▸ Quoted text
● ● ●
RRCI Grant to Assist in Promoting Youth, Adult Entrepreneurship in 12 Southeast Missouri Communities

Program to begin in St. Francois, Washington Counties

Photo of the Southeast Center for Innovation and Entrepreneurship

The Center for Innovation and Entrepreneurship at Southeast has received a three-year grant to promote both youth and adult entrepreneurship in 12 southeast Missouri communities.

 

CAPE GIRARDEAU, Mo., March 3, 2010 — The Center for Innovation and Entrepreneurship (CIE) at Southeast Missouri State University has received three-year funding from the U.S. Small Business Administration (SBA) to promote both youth and adult entrepreneurship in 12 communities in southeast Missouri, beginning with three in St. Francois and Washington counties.

The SBA program, titled the Revitalizing Rural Communities Initiative (RRCI), was the topic of guest presentations by CIE staff in February at meetings of the Chambers of Commerce in both Farmington and Potosi, Mo.

“This is an exciting initiative that will bring high school students, current business owners and would-be entrepreneurs together for a common goal,” said Gina Harper, RRCI project coordinator and training coordinator for the CIE.  “In the participating counties, the common theme is a community vegetable garden, coupled with Operation Jump-Start.   In future communities, there is no limit to the type of new projects that the communities will come together and complete.”

Harper said that the current three communities participating in the initial RRCI project are:  Potosi, Farmington and Cadet, Mo. 

“Each high school principal has enthusiastically embraced the RRCI project as a practical, small business learning project for their students,” she said.

In addition to writing the business plan for the sustainability of the gardens, the students are responsible for managing their garden, scheduling community volunteers, and strategizing ways to sell the vegetables or donate them to local food pantries and the underserved community citizens. At the end of the growing season, she said, the students are responsible for harvesting the garden and planning for next year.   Local teachers are the champions for the students and are guiding them through the business plan process, Harper said.
● ● ●
▸ Given exercise 1
Please repeat the grant announcement word for word, starting at "In addition to" and ending at "process, Harper said.".
The grant announcement and the entries have nothing to do with each other.

▸ Supplied records
● ● ●
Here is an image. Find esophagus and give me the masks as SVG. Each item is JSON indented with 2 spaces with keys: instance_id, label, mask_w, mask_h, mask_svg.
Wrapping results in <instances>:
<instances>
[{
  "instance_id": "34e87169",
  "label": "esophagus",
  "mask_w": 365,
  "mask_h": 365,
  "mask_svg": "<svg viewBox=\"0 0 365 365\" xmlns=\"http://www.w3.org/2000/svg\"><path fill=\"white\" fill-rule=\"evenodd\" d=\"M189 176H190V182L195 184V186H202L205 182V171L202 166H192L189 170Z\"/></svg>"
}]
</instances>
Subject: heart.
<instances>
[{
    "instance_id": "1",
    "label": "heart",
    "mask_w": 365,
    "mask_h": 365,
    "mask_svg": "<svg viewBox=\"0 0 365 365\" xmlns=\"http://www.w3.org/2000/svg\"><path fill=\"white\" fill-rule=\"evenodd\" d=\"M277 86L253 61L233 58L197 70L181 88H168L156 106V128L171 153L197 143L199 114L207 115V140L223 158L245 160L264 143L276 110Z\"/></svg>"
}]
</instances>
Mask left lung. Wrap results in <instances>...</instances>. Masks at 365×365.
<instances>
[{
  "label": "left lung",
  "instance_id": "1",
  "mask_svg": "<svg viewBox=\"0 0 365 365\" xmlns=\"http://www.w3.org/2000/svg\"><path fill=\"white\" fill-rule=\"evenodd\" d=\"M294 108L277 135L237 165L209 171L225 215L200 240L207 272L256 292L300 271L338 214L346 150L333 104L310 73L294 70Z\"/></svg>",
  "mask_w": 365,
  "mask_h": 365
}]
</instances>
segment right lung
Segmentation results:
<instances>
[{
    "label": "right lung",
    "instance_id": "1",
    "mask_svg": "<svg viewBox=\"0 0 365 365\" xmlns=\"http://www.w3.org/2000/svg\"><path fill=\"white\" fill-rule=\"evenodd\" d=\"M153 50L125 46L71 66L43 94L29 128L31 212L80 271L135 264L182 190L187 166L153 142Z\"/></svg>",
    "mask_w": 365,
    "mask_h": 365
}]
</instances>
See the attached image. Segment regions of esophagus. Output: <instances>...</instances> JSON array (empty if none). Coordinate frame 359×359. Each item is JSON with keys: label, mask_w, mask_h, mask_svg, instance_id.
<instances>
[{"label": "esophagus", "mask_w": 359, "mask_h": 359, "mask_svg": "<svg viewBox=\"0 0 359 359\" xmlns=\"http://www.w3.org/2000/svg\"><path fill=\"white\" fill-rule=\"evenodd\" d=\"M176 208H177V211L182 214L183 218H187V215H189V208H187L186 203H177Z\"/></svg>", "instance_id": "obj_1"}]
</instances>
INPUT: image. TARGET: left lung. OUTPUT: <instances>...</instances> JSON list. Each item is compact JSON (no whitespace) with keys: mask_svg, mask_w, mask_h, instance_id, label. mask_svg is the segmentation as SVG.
● ● ●
▸ Given exercise 2
Report every line of the entries that contains the word "left", copying each line in full.

▸ Task output 1
In addition to writing the business plan for the sustainability of the gardens, the students are responsible for managing their garden, scheduling community volunteers, and strategizing ways to sell the vegetables or donate them to local food pantries and the underserved community citizens. At the end of the growing season, she said, the students are responsible for harvesting the garden and planning for next year.   Local teachers are the champions for the students and are guiding them through the business plan process, Harper said.

▸ Task output 2
Mask left lung. Wrap results in <instances>...</instances>. Masks at 365×365.
  "label": "left lung",
INPUT: image. TARGET: left lung. OUTPUT: <instances>...</instances> JSON list. Each item is compact JSON (no whitespace) with keys: mask_svg, mask_w, mask_h, instance_id, label. mask_svg is the segmentation as SVG.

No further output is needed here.